> **Short exercise**:
Copy out the following entries word for word, starting with the line that contains "The pixel dimensions" and going on through the line that contains "furthest from [85,122]?", including both of those lines.

> **Available data**:
--- begin ---
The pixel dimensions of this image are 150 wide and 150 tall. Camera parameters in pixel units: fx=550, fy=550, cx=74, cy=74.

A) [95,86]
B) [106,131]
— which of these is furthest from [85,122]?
--- end ---
--- begin ---
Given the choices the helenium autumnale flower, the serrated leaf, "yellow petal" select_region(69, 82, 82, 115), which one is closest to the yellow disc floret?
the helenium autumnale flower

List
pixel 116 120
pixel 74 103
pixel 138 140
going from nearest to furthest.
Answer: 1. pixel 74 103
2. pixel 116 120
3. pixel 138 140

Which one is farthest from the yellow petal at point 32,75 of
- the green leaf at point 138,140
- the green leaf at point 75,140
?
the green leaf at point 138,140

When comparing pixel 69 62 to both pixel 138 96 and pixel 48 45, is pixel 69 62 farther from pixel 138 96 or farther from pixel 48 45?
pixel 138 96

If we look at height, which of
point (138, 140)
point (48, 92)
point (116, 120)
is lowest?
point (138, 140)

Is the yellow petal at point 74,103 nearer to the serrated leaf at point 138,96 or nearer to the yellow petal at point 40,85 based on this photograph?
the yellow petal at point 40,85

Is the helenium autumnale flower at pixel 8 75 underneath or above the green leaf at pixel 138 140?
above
--- end ---
> **Full output**:
The pixel dimensions of this image are 150 wide and 150 tall. Camera parameters in pixel units: fx=550, fy=550, cx=74, cy=74.

A) [95,86]
B) [106,131]
— which of these is furthest from [85,122]?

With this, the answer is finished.